The material below holds a span beginning at the line with "14949000100" and ending at the line with "(*) Distanza minima". Quote that span exactly, both ends included, and only that span.

- LISTED RECORDS:
╔══

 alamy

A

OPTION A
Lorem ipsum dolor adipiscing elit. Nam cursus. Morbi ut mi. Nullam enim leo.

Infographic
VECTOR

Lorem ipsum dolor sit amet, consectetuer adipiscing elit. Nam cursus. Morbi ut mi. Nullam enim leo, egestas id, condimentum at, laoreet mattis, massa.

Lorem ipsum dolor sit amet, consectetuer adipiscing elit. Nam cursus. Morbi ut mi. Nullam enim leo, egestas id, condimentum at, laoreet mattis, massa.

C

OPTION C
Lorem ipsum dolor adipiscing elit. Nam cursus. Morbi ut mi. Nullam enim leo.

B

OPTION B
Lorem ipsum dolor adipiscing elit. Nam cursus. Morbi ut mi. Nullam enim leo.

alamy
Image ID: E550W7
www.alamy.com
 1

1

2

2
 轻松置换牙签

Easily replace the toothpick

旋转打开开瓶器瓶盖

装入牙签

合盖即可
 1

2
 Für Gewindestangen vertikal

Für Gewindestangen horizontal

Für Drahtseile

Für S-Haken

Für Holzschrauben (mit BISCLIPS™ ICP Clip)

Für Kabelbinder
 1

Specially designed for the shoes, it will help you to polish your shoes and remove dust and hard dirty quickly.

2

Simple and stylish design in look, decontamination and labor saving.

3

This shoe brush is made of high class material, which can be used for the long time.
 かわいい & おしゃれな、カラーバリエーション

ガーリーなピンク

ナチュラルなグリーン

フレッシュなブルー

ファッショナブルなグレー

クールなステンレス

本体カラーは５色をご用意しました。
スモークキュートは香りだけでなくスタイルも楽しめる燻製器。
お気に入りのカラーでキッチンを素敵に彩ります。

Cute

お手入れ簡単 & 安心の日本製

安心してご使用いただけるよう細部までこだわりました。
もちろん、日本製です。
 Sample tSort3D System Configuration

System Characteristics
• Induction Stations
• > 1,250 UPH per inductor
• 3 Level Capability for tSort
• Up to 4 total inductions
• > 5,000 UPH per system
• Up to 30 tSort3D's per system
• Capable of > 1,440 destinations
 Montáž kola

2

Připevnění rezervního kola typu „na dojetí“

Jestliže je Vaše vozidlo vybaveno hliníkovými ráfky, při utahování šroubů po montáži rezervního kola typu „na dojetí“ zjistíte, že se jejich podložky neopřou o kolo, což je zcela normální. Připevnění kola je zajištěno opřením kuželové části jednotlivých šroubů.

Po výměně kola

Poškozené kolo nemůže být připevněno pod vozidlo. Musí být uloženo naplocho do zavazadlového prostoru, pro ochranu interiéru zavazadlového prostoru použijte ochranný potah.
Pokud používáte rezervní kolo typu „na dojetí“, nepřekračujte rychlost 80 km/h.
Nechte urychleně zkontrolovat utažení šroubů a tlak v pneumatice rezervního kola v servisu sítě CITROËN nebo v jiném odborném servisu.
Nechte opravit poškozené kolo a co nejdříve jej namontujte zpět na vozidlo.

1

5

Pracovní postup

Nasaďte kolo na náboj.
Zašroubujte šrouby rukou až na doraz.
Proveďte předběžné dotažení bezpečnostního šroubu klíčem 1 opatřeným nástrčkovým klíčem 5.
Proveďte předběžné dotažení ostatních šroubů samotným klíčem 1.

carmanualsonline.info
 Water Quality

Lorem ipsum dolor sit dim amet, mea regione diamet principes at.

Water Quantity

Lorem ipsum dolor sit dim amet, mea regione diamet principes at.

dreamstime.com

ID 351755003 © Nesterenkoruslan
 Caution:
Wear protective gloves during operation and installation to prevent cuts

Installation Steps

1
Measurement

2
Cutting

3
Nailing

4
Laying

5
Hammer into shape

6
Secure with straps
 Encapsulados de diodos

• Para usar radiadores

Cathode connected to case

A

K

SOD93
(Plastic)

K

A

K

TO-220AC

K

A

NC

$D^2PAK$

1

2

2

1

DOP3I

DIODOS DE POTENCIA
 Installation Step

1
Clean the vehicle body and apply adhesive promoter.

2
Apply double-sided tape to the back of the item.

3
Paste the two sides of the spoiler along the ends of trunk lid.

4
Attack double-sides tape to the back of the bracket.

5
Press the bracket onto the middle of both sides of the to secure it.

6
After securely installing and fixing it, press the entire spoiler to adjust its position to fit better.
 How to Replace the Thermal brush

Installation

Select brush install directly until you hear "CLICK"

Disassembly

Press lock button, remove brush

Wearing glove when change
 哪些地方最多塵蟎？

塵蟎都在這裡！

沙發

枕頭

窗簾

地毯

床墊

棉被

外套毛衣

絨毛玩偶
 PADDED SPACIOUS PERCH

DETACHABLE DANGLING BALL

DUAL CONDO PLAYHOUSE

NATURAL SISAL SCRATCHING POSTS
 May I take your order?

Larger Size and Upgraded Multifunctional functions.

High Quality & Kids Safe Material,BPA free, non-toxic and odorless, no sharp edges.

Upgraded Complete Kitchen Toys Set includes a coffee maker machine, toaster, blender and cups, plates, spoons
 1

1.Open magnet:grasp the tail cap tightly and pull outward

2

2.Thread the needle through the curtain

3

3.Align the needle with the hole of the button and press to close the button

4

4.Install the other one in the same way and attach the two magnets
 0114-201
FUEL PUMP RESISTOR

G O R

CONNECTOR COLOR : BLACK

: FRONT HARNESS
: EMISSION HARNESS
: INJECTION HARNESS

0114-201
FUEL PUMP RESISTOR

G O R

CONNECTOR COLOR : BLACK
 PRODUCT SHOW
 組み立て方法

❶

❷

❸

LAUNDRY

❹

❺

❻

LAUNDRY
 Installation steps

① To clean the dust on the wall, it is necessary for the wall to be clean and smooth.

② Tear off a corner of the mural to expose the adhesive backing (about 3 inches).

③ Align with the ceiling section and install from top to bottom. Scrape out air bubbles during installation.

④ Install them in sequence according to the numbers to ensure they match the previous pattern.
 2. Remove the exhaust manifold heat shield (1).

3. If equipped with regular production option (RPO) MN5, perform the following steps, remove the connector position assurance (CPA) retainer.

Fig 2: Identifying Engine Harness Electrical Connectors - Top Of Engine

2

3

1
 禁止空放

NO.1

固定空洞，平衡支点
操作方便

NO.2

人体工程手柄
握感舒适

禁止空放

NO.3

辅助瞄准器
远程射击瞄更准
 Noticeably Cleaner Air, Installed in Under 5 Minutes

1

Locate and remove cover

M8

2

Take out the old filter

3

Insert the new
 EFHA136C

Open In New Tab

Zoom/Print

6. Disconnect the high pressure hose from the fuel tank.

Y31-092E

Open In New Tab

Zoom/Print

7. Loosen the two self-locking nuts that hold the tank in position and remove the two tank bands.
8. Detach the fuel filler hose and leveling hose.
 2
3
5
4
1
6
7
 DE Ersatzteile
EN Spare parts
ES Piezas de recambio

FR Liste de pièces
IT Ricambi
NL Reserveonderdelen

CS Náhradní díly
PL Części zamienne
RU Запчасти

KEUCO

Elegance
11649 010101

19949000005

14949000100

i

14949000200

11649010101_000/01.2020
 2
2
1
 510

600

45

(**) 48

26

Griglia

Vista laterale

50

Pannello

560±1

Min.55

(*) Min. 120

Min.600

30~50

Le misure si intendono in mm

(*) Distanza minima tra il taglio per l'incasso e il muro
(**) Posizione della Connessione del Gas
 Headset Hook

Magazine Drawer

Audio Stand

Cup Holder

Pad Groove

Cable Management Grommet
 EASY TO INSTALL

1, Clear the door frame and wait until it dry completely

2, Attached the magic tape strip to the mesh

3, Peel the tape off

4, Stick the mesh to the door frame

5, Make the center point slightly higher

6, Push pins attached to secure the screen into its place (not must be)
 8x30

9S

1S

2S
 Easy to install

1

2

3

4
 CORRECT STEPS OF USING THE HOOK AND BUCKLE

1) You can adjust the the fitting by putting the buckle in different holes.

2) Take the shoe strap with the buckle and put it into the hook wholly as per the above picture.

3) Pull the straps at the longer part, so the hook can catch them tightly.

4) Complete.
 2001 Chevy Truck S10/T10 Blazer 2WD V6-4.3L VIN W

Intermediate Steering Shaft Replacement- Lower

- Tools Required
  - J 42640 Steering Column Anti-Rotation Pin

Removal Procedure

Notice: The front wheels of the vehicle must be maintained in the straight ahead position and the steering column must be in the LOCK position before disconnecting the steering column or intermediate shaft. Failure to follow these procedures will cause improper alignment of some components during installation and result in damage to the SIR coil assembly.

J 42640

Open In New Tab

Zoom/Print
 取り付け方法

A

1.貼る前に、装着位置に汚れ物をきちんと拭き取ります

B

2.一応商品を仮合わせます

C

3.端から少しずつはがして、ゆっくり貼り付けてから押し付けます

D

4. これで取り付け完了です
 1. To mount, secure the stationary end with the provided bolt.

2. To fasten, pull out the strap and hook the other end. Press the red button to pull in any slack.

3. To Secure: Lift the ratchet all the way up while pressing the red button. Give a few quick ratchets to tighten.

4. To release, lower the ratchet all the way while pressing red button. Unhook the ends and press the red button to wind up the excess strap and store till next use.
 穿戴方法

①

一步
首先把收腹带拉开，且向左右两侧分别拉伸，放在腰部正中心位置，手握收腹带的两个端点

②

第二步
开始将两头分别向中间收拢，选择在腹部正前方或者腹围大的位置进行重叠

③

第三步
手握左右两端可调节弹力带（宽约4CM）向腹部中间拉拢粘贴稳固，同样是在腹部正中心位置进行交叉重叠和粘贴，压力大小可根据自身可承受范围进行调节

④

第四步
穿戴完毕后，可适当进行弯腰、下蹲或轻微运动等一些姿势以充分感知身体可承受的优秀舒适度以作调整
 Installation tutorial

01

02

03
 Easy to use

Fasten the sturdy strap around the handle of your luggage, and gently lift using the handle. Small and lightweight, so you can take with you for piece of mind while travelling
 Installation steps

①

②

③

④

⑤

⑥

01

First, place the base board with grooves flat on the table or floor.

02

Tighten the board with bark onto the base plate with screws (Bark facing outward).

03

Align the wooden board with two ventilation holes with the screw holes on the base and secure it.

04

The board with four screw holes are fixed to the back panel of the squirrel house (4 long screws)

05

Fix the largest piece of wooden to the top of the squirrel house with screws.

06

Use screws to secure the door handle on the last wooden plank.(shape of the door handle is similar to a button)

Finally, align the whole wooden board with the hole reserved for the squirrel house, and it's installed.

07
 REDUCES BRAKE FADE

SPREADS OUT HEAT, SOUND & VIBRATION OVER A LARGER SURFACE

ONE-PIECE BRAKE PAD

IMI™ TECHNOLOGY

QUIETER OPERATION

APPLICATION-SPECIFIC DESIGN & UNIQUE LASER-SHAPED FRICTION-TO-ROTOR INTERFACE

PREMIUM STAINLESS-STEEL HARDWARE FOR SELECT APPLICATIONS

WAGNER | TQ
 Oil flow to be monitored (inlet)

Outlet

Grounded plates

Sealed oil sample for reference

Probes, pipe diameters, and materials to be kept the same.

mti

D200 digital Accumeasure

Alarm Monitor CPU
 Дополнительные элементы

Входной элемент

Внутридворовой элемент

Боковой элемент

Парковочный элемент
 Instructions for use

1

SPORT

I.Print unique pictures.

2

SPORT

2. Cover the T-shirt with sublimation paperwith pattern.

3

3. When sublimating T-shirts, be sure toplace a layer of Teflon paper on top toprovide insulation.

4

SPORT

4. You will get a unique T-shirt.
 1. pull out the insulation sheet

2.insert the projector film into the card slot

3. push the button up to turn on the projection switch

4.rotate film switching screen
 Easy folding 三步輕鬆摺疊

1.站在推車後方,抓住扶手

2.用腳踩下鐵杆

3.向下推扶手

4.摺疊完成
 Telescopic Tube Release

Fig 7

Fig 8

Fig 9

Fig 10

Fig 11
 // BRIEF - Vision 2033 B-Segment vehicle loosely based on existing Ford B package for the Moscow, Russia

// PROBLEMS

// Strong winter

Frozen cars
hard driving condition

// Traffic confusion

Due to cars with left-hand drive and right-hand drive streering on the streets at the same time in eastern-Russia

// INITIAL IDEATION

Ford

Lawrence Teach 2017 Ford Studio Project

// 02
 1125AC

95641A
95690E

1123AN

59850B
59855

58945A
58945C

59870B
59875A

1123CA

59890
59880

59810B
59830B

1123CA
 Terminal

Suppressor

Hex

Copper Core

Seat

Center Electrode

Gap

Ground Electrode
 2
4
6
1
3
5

╚══

- TASK SOLUTION:
14949000100

i

14949000200

11649010101_000/01.2020
 2
2
1
 510

600

45

(**) 48

26

Griglia

Vista laterale

50

Pannello

560±1

Min.55

(*) Min. 120

Min.600

30~50

Le misure si intendono in mm

(*) Distanza minima tra il taglio per l'incasso e il muro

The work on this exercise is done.